How to create a macro transforming a function

How to create a macro transforming a function

How to create a macro transforming a function

Hello! In this post we’ll go through a short introduction to macros and learn how to use them to our advantage.

I like maths, so we’ll create a simplified derivative macro that will replace expressions like:

https://gist.github.com/pjazdzewski1990/81086b50f3c3befaff82

with

https://gist.github.com/pjazdzewski1990/f359d4e266b7bd0a5fbf

Don’t worry if you aren’t familiar with calculus and derivatives: I’ll provide a simplified explanation later, and you’ll learn quite a lot nevertheless.

So what do we need? We need to analyze the function’s method calls – in this example, we’ll split the function’s body into a sum of expressions that we can differentiate.

The complete implementation of the derivative macro, as well as the hello macro, is available on the master branch of our GitHub repo.

Let’s get started!

What is a macro, actually?

A macro is generally a special function – that is, special in that it’s run at compile time. It has access to its arguments not by value (or by name), but as abstract syntax trees with information about their types. I’ll explain what that means in a while.

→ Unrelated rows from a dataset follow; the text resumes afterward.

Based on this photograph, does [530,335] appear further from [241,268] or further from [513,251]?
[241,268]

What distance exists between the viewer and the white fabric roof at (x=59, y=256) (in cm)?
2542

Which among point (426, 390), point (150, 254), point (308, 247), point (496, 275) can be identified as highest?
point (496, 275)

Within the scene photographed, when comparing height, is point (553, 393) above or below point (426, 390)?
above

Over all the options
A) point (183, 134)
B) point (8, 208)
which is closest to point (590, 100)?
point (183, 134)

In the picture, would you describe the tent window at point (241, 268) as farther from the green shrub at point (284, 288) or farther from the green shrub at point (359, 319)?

Some macros can even transform whole classes – they are called annotation macros. For example, they can read class fields and generate a JSON conversion from that.

However, annotation macros are beyond the scope of this post – we’re only going to focus on def macros, which are macros that look like functions.

For now, let’s start actually getting our macros to work.

Configuration

If you want to use macros in your library, you’ll need to add "org.scala-lang" % "scala-reflect" % "2.11.7" to your dependencies in build.sbt. The clients of your library won’t be required to do that, though.

Keep in mind that macros have to be compiled before their usages – which means you won’t be able to even test your macros in the same compilation run. To use your macros, you can try one of the following:

  1. sbt console – your macros will be compiled and usable
  2. Put your macros in one sbt subproject and use them in another one
  3. Include your macro project as an external project dependency in your IDE
  4. Build your macro project and include it as a jar or sbt/maven/gradle dependency

Having added the scala-reflect dependency, we can start working on our first macro.

Hello world macro

We’ll create a new object, namely Macros for that purpose – you can use any name for it.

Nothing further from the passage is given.